──────── RECORD EXCERPTS ────────
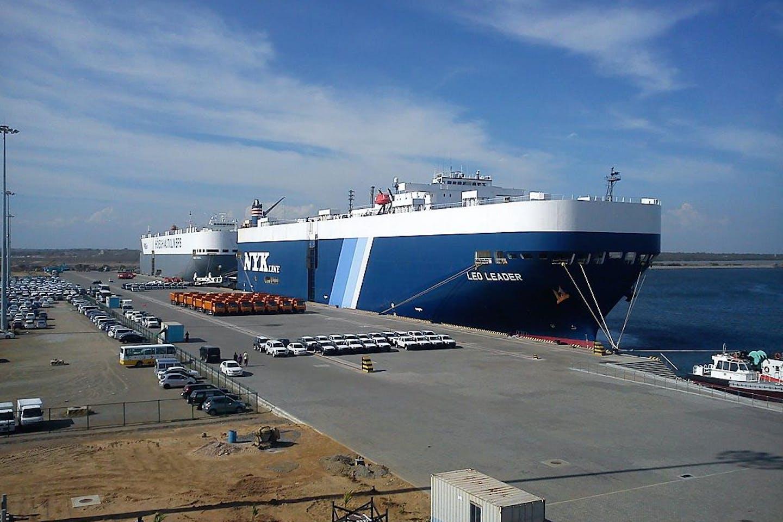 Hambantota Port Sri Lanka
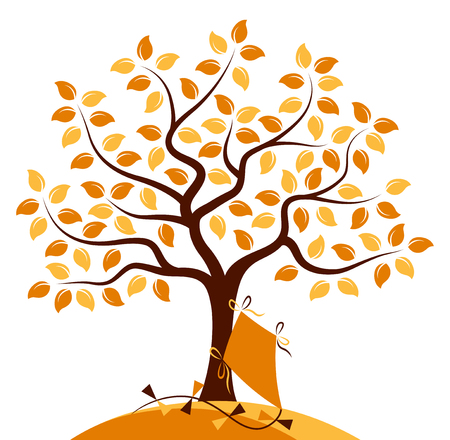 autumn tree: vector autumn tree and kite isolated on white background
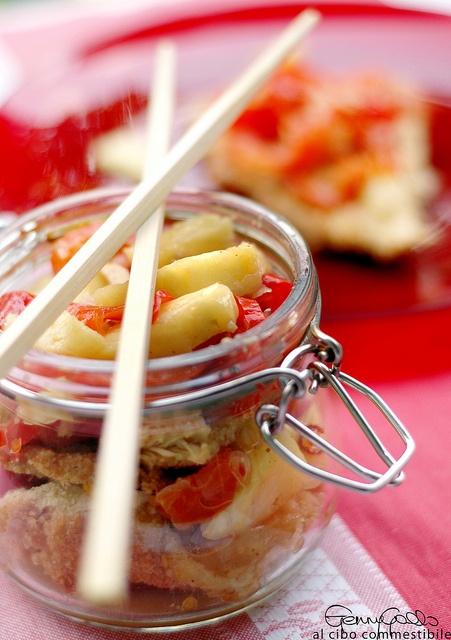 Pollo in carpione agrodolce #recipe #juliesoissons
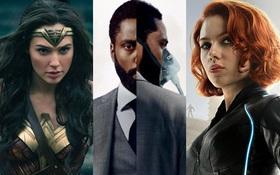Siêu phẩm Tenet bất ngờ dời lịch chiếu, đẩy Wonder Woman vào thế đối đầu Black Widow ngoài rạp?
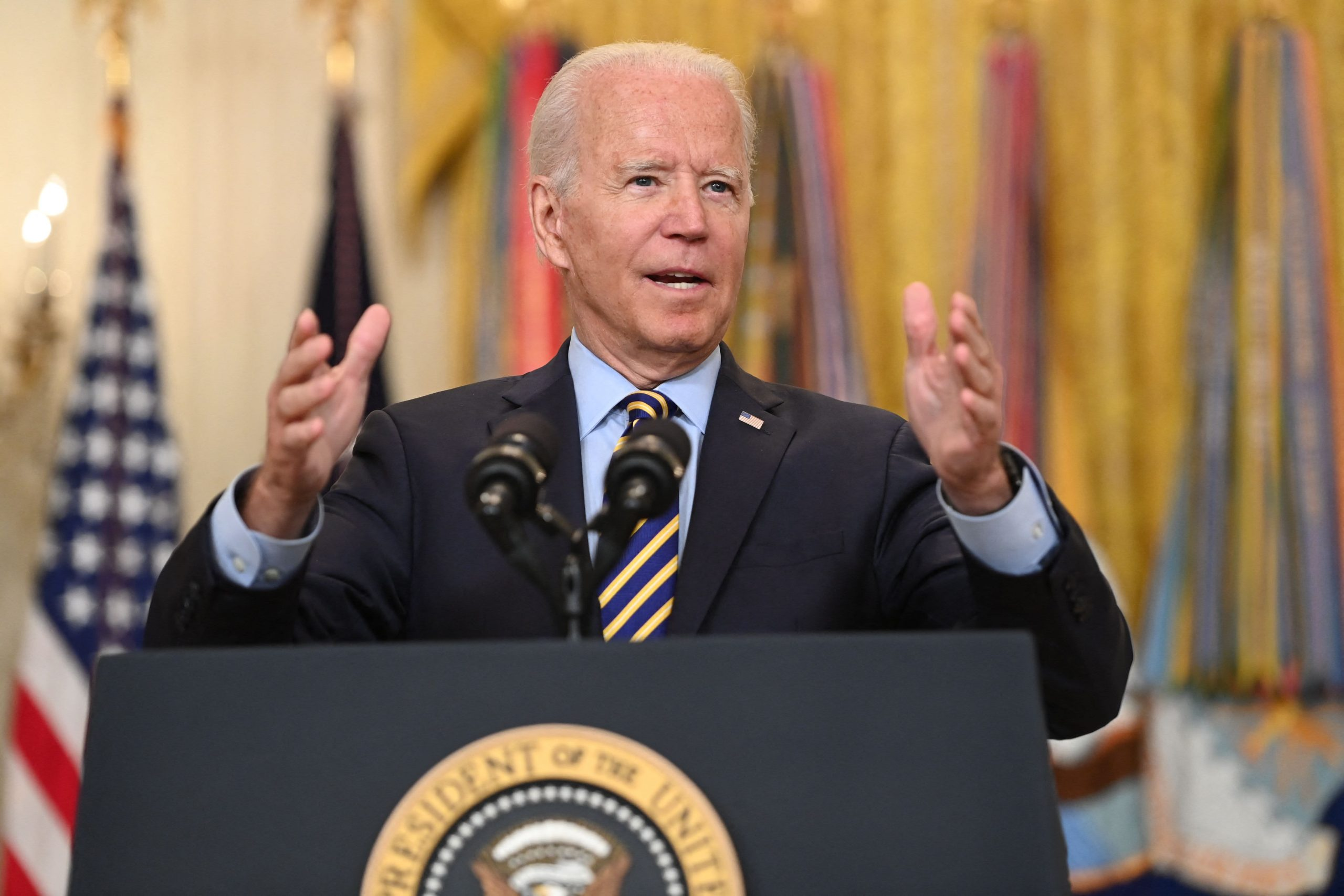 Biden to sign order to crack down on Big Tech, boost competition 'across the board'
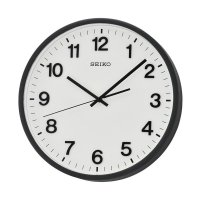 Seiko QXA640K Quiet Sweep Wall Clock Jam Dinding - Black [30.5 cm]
────────
:: BRIEF ::
Starting at the line that holds "Biden to sign" and ending at the last line of the material above, repeat each line exactly, both ends included, and leave the pictures out.

:: THE ANSWER ::
 Biden to sign order to crack down on Big Tech, boost competition 'across the board'
 Seiko QXA640K Quiet Sweep Wall Clock Jam Dinding - Black [30.5 cm]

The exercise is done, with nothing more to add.